Selected excerpt ▸
────────
Antibiotic Use in COVID-19 Patients
By Dean L. Winslow, MD, FACP, FIDSA, FPIDS
Professor of Medicine, Division of General Medical Disciplines, Division of Infectious Diseases and Geographic Medicine, Stanford University School of Medicine
Dr. Winslow reports no financial relationships relevant to this field of study.
SYNOPSIS: Fifty-seven percent of patients with COVID-19 infection treated at 38 hospitals in Michigan received early empiric antibiotics, although researchers documented community-onset bacterial coinfection in only 3.5%.
SOURCE: Vaughn VM, Gandhi T, Petty LA, et al. Empiric antibacterial therapy and community-onset bacterial coinfection in patients hospitalized with COVID-19: A multi-hospital cohort study. Clin Infect Dis 2020; Aug. 21. doi: 10.1093/cid/ciaa1239. [Online ahead of print].
Researchers studied 1,705 randomly selected patients hospitalized with COVID-19 at 38 Michigan hospitals. Of those, 56.6% were prescribed early empiric antibacterial therapy. Researchers identified confirmed community-onset bacterial infection in 3.5%. Across hospitals, the use of early empiric antibiotics varied from 27% to 84%. Patients more likely to receive early empiric antibiotic therapy included those who were older (adjusted rate ratio [ARR], 1.04 per 10 years of age), weighed less (ARR, 0.99 per kg/m2), sicker (ARR, 1.16), exhibited lobar infiltrate on imaging (ARR, 1.21), or admitted to a for-profit hospital (ARR, 1.30). Between March and April 2020, as COVID-19 test turnaround time improved, the use of early empiric antibiotic use declined (ARR, 0.71).
Despite the low prevalence of concomitant bacterial infection present at admission, many patients received early empiric antibacterial therapy. Shortening COVID-19 test turnaround time modestly reduced early empiric antibiotic use, but use still was quite high.
────────
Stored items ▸

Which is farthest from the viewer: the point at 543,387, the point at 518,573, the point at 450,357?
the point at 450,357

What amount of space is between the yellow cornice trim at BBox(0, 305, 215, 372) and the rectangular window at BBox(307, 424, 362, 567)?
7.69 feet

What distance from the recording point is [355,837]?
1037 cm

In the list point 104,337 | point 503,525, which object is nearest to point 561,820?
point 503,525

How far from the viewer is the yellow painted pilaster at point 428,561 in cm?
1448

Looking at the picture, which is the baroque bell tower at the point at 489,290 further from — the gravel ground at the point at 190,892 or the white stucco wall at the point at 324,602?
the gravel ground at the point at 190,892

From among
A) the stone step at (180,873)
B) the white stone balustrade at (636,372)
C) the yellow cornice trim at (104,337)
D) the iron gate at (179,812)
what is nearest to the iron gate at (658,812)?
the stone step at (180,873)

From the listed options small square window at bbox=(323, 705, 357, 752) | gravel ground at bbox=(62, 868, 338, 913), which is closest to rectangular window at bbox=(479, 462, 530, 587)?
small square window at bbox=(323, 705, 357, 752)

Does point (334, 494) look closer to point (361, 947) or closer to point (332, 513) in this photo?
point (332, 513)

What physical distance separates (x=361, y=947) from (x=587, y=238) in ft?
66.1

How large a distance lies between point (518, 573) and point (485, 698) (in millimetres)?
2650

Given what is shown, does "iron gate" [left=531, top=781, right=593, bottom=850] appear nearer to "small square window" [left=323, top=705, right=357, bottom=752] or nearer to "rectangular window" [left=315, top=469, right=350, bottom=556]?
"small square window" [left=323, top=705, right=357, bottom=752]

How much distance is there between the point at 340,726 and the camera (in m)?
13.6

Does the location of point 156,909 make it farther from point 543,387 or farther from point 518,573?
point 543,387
────────
To do ▸
A) In the summary on antibiotic use in COVID-19 patients, how widely did the use of early empiric antibiotics vary across hospitals?
B) Continue the summary on antibiotic use in COVID-19 patients from its final sentence.

Expected responses ▸
A) It varied from 27% to 84%.

B)
My sense from observing practice at my own hospital is that doctors often use antibiotics out of “fear of missing something,” even when positive COVID-19 test results are available for the patient in the ED. It also is likely that since many COVID-19 patients meet criteria for “sepsis,” CMS SEP-1 bundles are triggered, and it often is easier to start antibiotics than to justify why antibiotics are not administered to patients with viral infection. This unfortunate aspect of mandatory SEP-1 bundles is one reason why the Infectious Diseases Society of America recently withdrew its endorsement of the Society of Critical Care Medicine’s “Surviving Sepsis Campaign Guidelines”1 and has endorsed modification of the CMS SEP-1 bundles.2 Inappropriate overuse of antibiotics in COVID-19 patients is an excellent target for hospital antimicrobial stewardship.
- Kalil A, Gilbert D, Winslow DL, et al. Infectious Diseases Society of America (IDSA) Position Statement: Why IDSA did not endorse the Surviving Sepsis Campaign guidelines. Clin Infect Dis 2018;66:1631-1635.
- Rhee C, Chiotos K, Cosgrove SE, et al. Infectious Diseases Society of America Position Paper: Recommended revisions to the national SEP-1 sepsis quality measure. Clin Infect Dis 2020; ciaa059. [Online ahead of print].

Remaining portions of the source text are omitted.